**Task:** Repeat exactly, and only, the lines from the one holding "What is the distance from the picture-taking" through the last line of the records below.

**Source material:**
= = = =

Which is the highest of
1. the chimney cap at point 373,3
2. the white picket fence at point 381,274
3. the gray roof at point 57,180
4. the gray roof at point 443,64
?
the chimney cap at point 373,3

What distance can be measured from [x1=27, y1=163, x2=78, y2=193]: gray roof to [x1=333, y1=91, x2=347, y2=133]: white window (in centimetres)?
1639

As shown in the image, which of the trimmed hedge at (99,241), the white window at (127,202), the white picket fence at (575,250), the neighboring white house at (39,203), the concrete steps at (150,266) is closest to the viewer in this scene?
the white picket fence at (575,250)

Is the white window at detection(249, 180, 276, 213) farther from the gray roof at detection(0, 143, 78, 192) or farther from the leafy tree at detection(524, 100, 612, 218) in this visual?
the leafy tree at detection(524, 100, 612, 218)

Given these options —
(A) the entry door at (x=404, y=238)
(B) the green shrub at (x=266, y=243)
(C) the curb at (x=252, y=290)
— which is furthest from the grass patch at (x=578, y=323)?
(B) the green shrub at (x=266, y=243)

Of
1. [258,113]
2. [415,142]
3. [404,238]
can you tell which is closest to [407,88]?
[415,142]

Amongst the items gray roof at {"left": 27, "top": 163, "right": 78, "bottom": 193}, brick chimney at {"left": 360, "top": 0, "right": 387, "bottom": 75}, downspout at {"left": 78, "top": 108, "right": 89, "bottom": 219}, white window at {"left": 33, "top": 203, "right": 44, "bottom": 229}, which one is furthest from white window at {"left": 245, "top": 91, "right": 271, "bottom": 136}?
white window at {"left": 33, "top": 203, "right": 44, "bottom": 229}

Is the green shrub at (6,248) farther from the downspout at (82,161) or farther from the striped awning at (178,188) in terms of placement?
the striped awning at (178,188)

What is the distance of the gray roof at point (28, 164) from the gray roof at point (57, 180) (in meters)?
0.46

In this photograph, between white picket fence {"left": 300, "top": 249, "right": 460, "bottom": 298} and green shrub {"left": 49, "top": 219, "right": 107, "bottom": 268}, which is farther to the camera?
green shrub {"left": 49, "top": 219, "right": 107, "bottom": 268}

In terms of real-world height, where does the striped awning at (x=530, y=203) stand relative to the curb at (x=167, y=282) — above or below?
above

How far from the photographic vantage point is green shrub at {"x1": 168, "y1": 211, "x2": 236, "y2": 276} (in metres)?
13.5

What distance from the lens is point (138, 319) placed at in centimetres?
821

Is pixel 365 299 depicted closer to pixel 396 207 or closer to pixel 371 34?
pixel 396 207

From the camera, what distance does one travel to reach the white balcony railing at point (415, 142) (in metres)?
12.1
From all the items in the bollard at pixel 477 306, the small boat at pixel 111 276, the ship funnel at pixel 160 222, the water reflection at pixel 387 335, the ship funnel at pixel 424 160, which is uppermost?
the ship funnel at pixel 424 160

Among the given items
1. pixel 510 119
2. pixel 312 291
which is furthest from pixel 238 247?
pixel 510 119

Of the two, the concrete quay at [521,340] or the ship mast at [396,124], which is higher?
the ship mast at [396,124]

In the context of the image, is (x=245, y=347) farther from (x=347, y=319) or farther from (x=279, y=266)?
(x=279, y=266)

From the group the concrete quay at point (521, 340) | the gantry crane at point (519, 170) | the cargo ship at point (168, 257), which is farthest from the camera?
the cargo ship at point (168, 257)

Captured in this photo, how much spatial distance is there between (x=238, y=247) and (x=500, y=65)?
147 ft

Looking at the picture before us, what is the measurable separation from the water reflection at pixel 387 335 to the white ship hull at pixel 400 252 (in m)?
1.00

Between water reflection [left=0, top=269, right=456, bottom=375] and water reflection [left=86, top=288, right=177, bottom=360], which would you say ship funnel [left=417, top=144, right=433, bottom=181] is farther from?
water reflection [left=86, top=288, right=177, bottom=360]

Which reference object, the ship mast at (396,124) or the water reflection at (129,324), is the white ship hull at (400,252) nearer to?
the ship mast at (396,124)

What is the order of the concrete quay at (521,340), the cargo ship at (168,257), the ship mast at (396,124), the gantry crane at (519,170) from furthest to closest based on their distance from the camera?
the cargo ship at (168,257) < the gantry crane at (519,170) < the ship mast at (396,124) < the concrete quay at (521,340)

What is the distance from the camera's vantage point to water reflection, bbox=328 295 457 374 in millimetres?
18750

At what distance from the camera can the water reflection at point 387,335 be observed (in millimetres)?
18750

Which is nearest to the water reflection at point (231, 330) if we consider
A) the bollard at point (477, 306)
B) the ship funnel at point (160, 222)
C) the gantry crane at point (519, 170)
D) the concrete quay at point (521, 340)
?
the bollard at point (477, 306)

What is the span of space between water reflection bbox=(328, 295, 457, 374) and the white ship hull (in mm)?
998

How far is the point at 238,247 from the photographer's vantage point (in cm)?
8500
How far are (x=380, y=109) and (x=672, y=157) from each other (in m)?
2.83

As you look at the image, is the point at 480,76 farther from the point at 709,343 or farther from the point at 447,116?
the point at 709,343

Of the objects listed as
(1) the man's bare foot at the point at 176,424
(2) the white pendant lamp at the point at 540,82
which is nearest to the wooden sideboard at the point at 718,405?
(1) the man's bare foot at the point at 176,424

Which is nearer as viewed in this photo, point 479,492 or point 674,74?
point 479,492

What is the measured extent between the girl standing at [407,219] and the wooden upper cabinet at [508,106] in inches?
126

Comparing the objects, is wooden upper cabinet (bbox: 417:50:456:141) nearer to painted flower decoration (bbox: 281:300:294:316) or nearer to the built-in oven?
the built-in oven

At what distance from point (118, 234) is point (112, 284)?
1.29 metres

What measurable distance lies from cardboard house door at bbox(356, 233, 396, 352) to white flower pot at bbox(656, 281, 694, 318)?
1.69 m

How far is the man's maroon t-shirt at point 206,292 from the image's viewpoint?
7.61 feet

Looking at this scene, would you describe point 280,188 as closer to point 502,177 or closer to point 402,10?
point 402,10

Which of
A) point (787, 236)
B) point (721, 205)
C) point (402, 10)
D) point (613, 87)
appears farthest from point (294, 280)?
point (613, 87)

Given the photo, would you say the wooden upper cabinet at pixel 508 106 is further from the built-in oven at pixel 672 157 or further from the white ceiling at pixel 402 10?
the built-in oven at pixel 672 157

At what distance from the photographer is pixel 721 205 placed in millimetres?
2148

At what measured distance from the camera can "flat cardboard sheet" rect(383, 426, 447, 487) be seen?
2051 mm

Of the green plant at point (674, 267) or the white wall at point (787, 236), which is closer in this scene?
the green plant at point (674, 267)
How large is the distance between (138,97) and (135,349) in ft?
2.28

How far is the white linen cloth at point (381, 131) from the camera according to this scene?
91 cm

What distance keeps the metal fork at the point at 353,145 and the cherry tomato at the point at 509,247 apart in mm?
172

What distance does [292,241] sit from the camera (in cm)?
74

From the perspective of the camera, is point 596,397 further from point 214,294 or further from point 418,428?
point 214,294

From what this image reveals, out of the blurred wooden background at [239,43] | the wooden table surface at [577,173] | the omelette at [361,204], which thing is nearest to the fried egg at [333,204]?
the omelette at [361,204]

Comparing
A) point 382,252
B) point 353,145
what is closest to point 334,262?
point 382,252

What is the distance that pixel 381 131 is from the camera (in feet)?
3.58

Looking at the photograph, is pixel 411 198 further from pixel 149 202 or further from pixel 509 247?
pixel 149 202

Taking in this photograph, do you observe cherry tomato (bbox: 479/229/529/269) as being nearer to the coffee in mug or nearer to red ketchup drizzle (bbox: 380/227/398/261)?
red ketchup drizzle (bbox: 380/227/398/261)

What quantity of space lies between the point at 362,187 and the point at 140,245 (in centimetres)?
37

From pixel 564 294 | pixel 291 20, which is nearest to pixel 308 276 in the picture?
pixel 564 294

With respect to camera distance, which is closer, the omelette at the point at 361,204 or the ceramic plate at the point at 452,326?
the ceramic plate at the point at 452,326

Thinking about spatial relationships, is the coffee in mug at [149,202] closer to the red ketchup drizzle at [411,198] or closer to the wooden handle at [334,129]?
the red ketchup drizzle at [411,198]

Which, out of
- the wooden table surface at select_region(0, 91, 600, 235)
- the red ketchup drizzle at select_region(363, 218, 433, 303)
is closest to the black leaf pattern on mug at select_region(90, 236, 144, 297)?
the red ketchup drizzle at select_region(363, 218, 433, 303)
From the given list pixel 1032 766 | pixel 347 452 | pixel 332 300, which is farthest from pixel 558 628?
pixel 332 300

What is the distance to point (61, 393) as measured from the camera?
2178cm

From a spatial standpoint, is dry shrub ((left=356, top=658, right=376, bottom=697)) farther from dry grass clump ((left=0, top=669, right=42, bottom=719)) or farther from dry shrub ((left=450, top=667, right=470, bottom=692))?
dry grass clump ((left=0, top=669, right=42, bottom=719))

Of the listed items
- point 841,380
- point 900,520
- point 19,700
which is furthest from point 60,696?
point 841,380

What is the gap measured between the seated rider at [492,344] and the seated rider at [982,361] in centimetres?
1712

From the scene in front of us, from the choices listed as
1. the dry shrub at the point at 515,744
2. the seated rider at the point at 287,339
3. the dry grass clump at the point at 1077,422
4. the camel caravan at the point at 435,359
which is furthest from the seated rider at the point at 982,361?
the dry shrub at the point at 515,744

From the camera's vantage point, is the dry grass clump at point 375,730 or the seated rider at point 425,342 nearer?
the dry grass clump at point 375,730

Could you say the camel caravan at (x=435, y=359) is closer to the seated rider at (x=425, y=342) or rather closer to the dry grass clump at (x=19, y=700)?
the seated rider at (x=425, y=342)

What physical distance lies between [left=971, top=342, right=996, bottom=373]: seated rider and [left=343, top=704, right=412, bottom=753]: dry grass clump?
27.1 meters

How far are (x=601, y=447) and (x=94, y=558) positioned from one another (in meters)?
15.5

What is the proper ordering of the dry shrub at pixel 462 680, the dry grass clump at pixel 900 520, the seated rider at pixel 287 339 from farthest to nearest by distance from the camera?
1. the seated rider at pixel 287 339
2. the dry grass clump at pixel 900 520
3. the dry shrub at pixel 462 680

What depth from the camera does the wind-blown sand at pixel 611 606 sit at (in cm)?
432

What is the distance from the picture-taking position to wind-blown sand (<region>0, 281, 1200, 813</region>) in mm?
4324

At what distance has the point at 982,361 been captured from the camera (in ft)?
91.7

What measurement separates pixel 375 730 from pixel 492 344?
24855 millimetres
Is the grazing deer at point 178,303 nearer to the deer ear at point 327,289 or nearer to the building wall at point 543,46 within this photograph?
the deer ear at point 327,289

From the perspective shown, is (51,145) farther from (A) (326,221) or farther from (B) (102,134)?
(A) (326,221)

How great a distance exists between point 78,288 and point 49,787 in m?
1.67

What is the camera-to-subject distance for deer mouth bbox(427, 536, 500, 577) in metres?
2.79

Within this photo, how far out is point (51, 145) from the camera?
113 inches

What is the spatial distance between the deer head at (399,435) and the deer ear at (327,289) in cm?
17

= = = =

**Output of the exercise:**
What is the distance from the picture-taking position to wind-blown sand (<region>0, 281, 1200, 813</region>) in mm?
4324

At what distance has the point at 982,361 been captured from the camera (in ft)?
91.7

What measurement separates pixel 375 730 from pixel 492 344?
24855 millimetres
Is the grazing deer at point 178,303 nearer to the deer ear at point 327,289 or nearer to the building wall at point 543,46 within this photograph?
the deer ear at point 327,289

From the perspective shown, is (51,145) farther from (A) (326,221) or farther from (B) (102,134)?
(A) (326,221)

How great a distance exists between point 78,288 and point 49,787 in m?
1.67

What is the camera-to-subject distance for deer mouth bbox(427, 536, 500, 577) in metres?
2.79

Within this photo, how far out is point (51, 145) from the camera?
113 inches

What is the spatial distance between the deer head at (399,435) and the deer ear at (327,289) in cm?
17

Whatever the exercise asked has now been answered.